One of the eye openers at EVCCON was my first view of an Android application called TORQUE. TORQUE allows you to design an instrumentation system by selecting various gage displays and tying them to PID’s (OBDII CANbus source identifiers) and selecting from the commonly used data formats like two byte least significant first (LSB) or others. In this way, Torque can dislpay data from ANY device on ANY CANbus. As there are already good and plenty devices to connect to the OBDII port and transmit either wireless or bluetooth (blue teeth according to Wayne Alexander), this gets very cool very quickly. You could display voltage, current, amp-hours, power in kilowatts, kWh, etc as well as charge level.

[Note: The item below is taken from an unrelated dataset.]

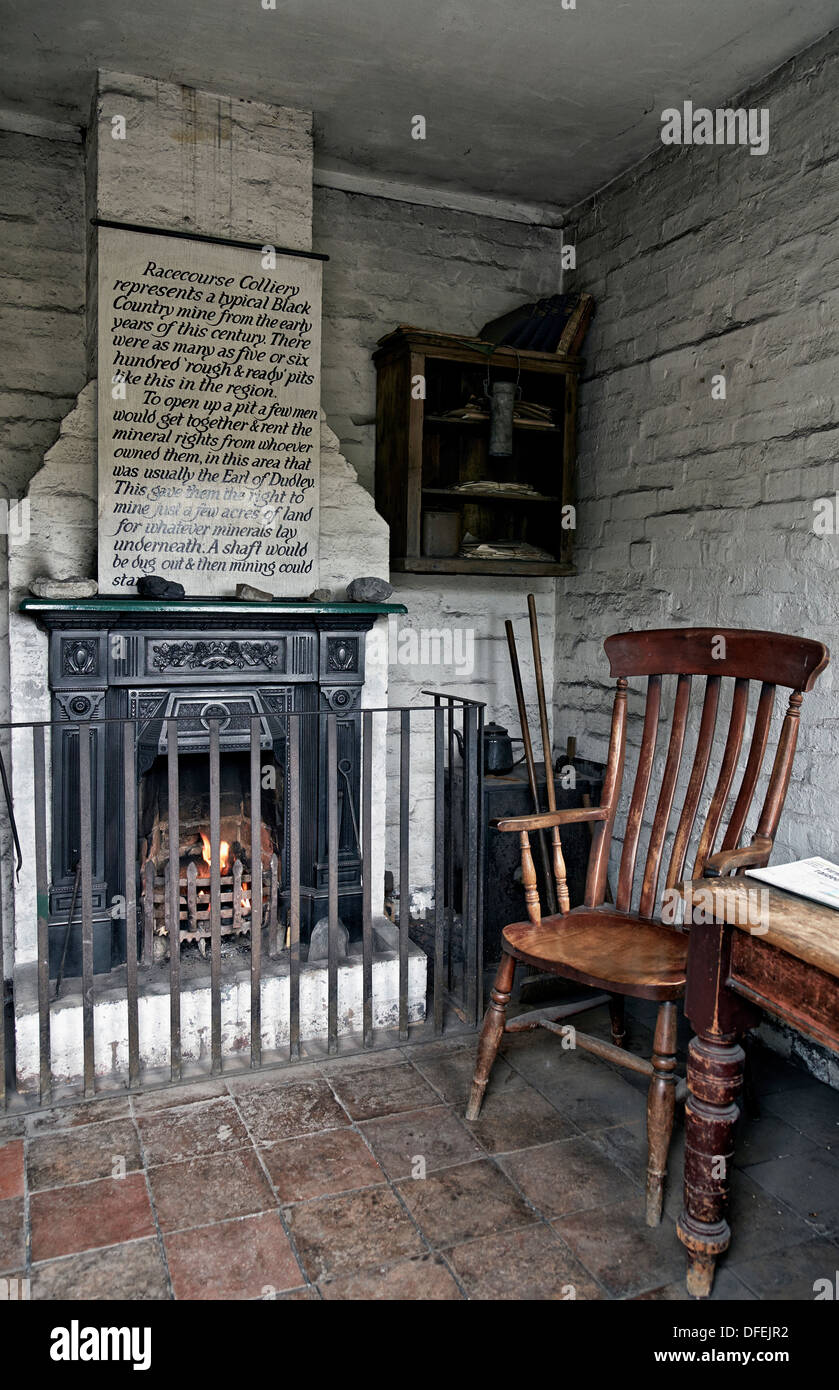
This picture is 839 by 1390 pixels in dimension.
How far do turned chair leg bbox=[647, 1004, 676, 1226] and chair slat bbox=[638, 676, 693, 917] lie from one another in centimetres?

It is kind of obvious that this was done from Ryan’s previous work on the Warp Drive Industrial. Indeed that was part of the attraction of asking him how much of a prepaid order for these devices he would find motivational. We liked the red anodized Warp Drive Industrial casing and plug work on it. All terminals are INTERNAL to the box and the cables pass through weatherproof gland nuts. This kind of avoids the Escalade in the rain problem entirely. It also makes it much much safer for prying hands at car shows. If all your wiring is on standard plugs, and all your large cables are terminated internally, it just makes for a much more professional installation.

So it should be reasonably obvious that the device is inherently a motor controller as well. Indeed, contactors and software mark the difference and we might get it down to software. And there’s where a difference arose between us. I wanted to introduce the charger. And perhaps at some later point introduce a charger/controller. Ryan couldn’t help himself and announced a $4500 version with 500Amp controller. That would put an EV in a box and is a great thing in itself. But as I predicted, he’s immediately deluged with requests for a 1000 amp version. I could see this coming. We don’t NEED a 1000 amp charger. And the cost of the semiconductors increases dramatically at 1000 amps. So I’m still going to let you and Ryan sort out the controller spec.

I was after a configurable charger with a path to FAST charge. And I got it. At a price LESS than a little 3kw Brusa charger or a hefty Manzanita. This one will do well over 20kw AC and about 150kw DC. IT knocks out the DC-DC converter. And it gets us on the CANbus and into some serious instrumentation opportunities.

That kind of power DOES involve liquid cooling. But Ryan has made provisions to control and power the pump from within the box. As most controllers are going to liquid cooling, there is no reason the same cooling loop can’t be used for both. You’re not going to be driving and charging at the same time.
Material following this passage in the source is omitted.